The company responded earlier in the week by announcing a workforce rebalancing that will eliminate approximately $10 million of operating expenses on an annualized basis. The full impact of these adjustments will be realized in 2016, with about $2 million of savings to be realized in the fourth quarter of this year.

We anticipated some of the changes that are occurring in the IT market, and that is why we have been working hard over the last few years to transition the company away from its dependence on storage sales and transform it into a full-service provider of data center solutions and services. We are making strong progress, as our continued growth of consulting and managed services along with converged data center infrastructure indicate, and we will continue to invest in these and other parts of the business in support of continued growth,” said Paul Lidsky, president and CEO. “The actions we took will redistribute our resources to meet changes in the market and help keep the company growing profitably.”

Outlook
Datalink projects revenues of $175.0 million to $185.0 million for the third quarter of 2015, compared to $144.9 million for the third quarter of 2014. This represents an increase in expected revenues of between 21% and 28%, based on the company’s current backlog, sales pipeline, historical trends, and expected continued softness in storage spending countered by continued growth in the company’s networking and services business during the quarter.

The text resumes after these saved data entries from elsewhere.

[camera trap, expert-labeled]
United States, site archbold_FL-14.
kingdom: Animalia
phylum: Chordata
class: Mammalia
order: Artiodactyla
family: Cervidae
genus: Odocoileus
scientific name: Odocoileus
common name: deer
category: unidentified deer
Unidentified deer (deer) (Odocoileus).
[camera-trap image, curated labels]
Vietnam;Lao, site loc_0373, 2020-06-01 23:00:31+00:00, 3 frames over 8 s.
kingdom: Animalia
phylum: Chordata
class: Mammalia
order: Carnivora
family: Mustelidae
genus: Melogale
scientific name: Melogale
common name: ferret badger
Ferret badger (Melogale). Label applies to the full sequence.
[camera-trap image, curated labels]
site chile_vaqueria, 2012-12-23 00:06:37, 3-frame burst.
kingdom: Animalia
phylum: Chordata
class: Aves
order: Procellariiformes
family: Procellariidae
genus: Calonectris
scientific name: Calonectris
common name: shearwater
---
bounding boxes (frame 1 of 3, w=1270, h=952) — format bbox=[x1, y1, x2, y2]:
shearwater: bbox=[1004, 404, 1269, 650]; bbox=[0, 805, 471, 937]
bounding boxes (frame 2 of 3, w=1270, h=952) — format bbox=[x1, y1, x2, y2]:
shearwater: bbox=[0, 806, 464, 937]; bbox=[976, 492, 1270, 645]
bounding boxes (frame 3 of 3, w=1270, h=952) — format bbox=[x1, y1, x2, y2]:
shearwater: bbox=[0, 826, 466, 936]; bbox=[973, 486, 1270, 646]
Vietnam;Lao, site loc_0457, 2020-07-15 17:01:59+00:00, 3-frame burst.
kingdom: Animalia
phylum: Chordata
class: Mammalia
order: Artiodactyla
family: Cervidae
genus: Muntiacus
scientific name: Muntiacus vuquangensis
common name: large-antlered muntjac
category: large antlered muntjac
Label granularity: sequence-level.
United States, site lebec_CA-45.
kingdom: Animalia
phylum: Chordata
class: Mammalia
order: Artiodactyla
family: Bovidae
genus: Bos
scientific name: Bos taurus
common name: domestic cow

The company expects third quarter 2015 net earnings to be between $0.04 and $0.09 per diluted share on a GAAP basis, and net earnings of between $0.13 and $0.18 per diluted share on a non-GAAP basis. This compares to net earnings of $0.16 per diluted share and $0.19 per diluted share on a GAAP and non-GAAP basis, respectively, for the same period in 2014.

Comments

Abstracts of the earnings call transcript:

Paul Lidsky, president and CEO:
" (...) we saw another decline in our core storage revenues partly because of radical reductions in storage pricing in the marketplace and partially because of long sales cycles we mentioned previously as customers evaluate newer technologies like flash and cloud computing. In fact, one of those delayed deals caused us to come up shorter in our Q2 guidance if that contract had closed, we would have been well within our guidance.
"We also had an associated decline in our gross margins with lower margin networking products representing a larger share of our product mix and storage for the second quarter in a row. Clearly this is not the performance we had hoped for and we are responding proactively to the sustained shift in IT spending patterns in order to keep the company growing and protect our earnings.
" First, storage has fallen from 27% of our revenues in the second quarter of 2014 to 23% in the quarter we just ended.
"Second, I want to emphasize that we are seeing growth in our flash storage business both with solutions from legacy partners as well as products from some of our newer partners. Today flash represents 10% of our storage sales, up from 5% at the beginning of the year. This includes standalone flash solutions as well as flash storage based stack converged and hyper converged architectures that integrates storage computing, networking and in some cases virtualization for easy deployment and management.
"In fact, our sales of converged and hyperconverged infrastructures are one of the bright spots in an otherwise slow growth sector. We closed 47 virtual data center deals in the second quarter of 2015 compared 26 in the same quarter of 2014."

Gregory Barnum, CFO:
"On a sequential basis, total revenues increased 4.2%. For the quarter, our revenue mix was 23% storage, 28% networking and servers, 7% software, 1% tape and 41% service."